### Exercise directions:
Look below for the line that contains "Vietnam;Lao, site loc_0603, 2020-04-05", then copy it and each following line exactly, through and including the line that contains "A: Sequence-level.".
** Opening Data records block **
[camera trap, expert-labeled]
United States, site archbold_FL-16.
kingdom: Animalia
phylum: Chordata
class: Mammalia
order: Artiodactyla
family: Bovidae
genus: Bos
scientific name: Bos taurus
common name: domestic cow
** Closing Data records block **
** Opening Data records block **
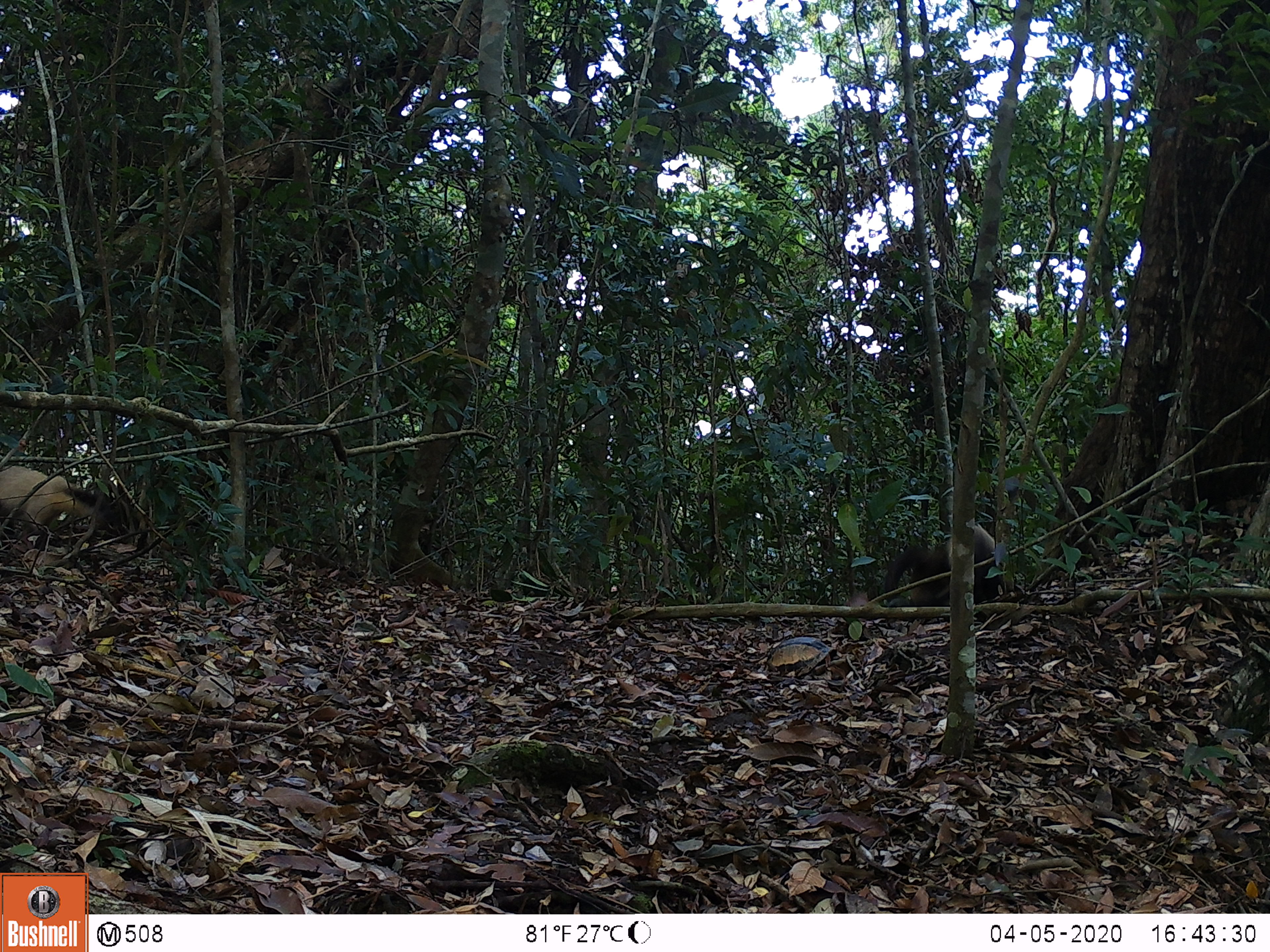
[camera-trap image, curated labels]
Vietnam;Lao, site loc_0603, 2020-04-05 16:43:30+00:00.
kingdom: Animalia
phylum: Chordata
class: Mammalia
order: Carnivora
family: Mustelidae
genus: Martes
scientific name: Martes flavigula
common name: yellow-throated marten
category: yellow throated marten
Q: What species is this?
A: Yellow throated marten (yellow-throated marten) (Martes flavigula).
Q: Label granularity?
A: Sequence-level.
** Closing Data records block **
### Exercise output:
Vietnam;Lao, site loc_0603, 2020-04-05 16:43:30+00:00.
kingdom: Animalia
phylum: Chordata
class: Mammalia
order: Carnivora
family: Mustelidae
genus: Martes
scientific name: Martes flavigula
common name: yellow-throated marten
category: yellow throated marten
Q: What species is this?
A: Yellow throated marten (yellow-throated marten) (Martes flavigula).
Q: Label granularity?
A: Sequence-level.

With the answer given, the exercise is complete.